21 March, 2008 (16:17) | Practice

You have these images of practice time being without distractions. Like folding clothes, you just sit down and proceed to do the task. Practicing an instrument though, takes not just your physical presence, but your MENTAL presence as well. As children, we don’t have nearly the number of distractions that adults do, but they still have other things that invade the thoughts and distract from “complete participation” in practice. I’ve mentioned ideas previously of making to-do lists before sitting down to practice and setting timers to take some of the workload off the brain, but sometimes the gear shift from day to day chores, scheduling to intense practice is hard to say the least. Where I’m driving is this idea…

Start your practice time with a good warm up. If you’ve studied your instrument for more than a year you likely have more than a few scales, or progressions of chords that you’ve used as a technique exercise and you may have never quite understood the benefit but you go through the motions.
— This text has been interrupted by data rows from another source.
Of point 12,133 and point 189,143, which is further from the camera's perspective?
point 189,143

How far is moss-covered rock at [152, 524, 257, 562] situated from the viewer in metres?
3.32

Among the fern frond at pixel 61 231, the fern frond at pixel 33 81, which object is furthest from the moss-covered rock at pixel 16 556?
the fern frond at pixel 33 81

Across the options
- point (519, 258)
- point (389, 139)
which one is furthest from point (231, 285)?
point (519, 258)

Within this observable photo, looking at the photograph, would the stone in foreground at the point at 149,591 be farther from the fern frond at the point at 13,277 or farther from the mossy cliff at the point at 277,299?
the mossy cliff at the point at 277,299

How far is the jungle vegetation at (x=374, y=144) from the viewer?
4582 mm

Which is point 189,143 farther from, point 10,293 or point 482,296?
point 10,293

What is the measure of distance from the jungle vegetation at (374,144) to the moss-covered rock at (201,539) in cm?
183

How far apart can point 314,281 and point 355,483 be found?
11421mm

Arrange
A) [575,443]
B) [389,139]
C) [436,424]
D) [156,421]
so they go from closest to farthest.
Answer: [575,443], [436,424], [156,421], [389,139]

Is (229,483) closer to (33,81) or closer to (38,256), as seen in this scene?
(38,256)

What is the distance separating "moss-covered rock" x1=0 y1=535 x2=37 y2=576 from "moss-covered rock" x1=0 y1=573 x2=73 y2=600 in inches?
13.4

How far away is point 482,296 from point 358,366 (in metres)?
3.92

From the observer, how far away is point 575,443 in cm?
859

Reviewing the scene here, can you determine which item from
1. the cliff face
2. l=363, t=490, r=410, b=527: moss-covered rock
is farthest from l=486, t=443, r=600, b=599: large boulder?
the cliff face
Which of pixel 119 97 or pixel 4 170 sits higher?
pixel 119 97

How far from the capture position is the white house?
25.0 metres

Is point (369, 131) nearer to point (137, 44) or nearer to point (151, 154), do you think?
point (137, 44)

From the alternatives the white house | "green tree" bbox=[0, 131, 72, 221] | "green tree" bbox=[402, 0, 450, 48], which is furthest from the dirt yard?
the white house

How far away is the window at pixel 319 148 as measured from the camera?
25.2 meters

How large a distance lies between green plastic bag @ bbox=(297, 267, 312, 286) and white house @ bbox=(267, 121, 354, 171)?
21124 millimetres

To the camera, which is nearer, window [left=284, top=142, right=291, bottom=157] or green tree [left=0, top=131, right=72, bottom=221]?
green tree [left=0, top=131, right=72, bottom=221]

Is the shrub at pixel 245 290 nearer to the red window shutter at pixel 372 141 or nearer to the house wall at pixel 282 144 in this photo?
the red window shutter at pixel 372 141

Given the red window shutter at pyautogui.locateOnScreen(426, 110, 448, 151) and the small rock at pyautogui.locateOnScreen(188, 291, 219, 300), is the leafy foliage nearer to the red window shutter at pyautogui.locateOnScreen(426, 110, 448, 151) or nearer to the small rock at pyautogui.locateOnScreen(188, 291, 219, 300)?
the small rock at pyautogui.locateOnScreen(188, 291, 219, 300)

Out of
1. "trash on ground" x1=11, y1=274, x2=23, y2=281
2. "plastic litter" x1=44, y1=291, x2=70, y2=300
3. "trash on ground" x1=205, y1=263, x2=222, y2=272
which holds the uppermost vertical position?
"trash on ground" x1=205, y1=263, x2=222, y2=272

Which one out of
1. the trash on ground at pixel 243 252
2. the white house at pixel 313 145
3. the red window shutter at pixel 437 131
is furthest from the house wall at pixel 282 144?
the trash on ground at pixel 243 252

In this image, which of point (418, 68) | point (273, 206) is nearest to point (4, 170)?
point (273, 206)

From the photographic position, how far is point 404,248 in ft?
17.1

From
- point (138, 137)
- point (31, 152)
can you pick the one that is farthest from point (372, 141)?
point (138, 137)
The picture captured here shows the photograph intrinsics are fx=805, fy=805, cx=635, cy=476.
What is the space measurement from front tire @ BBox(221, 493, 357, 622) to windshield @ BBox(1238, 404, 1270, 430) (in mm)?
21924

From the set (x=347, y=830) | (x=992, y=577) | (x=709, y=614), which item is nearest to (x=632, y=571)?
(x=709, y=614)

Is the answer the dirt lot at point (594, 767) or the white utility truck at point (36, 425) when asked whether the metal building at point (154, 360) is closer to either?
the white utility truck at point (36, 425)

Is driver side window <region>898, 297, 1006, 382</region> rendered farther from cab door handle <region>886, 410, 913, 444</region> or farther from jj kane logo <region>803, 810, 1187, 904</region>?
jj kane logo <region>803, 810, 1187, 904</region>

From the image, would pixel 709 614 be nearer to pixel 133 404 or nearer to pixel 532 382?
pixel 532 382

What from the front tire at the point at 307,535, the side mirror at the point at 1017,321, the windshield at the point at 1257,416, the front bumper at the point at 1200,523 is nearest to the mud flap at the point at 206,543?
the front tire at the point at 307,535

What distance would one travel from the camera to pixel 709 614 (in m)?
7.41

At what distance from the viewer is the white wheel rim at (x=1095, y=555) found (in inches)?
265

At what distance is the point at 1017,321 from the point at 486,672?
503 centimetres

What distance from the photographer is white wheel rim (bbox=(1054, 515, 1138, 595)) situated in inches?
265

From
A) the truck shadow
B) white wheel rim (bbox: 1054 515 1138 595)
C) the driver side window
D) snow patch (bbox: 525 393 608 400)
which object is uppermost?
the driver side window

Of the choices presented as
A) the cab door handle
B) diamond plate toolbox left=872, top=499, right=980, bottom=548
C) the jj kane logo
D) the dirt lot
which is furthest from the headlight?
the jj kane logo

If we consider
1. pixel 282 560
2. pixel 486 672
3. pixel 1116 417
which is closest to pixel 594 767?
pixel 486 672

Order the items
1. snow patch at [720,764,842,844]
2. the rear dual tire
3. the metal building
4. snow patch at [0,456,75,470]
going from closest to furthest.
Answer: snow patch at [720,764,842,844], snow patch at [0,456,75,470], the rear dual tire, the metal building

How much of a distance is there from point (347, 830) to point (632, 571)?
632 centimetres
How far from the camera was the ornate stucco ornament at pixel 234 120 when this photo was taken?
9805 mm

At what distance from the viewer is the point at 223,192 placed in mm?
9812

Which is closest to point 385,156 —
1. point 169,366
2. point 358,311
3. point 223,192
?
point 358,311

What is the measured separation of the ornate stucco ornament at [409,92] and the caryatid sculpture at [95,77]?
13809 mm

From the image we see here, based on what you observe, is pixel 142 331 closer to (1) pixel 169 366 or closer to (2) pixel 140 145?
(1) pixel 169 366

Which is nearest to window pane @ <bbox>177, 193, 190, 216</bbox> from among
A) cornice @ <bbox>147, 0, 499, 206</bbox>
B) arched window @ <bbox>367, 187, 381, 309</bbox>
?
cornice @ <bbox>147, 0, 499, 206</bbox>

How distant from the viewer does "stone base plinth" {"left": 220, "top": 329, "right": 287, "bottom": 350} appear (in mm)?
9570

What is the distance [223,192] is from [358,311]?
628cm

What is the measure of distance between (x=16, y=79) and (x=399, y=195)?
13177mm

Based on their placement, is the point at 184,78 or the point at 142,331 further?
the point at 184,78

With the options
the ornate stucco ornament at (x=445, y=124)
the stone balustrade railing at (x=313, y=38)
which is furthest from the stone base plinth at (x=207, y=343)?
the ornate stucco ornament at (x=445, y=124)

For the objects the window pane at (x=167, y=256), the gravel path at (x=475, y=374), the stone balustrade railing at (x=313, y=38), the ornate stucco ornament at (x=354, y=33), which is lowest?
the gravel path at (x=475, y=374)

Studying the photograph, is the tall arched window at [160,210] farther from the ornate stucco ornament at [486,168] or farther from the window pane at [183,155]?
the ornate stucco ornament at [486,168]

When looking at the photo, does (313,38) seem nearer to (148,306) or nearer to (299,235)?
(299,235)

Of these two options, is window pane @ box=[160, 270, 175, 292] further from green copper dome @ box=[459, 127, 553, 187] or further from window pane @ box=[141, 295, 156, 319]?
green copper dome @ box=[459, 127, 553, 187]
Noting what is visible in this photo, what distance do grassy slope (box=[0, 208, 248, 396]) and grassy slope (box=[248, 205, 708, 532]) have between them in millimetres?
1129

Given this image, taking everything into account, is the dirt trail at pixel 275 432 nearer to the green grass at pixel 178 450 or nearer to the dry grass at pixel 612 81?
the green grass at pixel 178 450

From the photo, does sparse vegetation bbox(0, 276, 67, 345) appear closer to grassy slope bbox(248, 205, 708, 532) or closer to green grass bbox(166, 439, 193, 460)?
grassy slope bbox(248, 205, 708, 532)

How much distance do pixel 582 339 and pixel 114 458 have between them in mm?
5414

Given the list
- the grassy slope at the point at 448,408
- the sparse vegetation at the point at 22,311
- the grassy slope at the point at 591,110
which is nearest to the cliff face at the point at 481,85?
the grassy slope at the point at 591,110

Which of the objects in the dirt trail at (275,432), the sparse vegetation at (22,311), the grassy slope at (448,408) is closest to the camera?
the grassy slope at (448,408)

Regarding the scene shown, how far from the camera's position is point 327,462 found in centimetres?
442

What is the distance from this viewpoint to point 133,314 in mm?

Use these to help clear your mind for the REAL practice to come. Certainly there are many benefits to chords and scales, but don’t do them with your mind detached.

Take the scales and a slow and steady pace, use them to practice your counting. Try playing them as whole notes…. concentrate on the sound of them, making each note sound full-voiced and even. “1-&-2-&-3-&-4-&” milk the notes for each full count. Use this time to focus on your technique too. Is your technique helping get the sound you want? If you’re practicing piano, are your fingers curved and hands/arms relaxed? Are your knuckles parallel to the keys?

Experiment wiht phrasing your scales, growing the dynamic of the phrase and then tapering.

You can do the same with the chord progressions. For lack of a better phrase “wallow in the sound” of each chord.

Another good warm up is to find older, easier pieces that you’re comfortable with and have played for quite a while. Give a quick play through or two and then move on to some easy sight reading. By this time you should be at a good mental preparedness to move on to your main practice pieces.

Enjoy warming up and you’ll get that much more out of your practice time.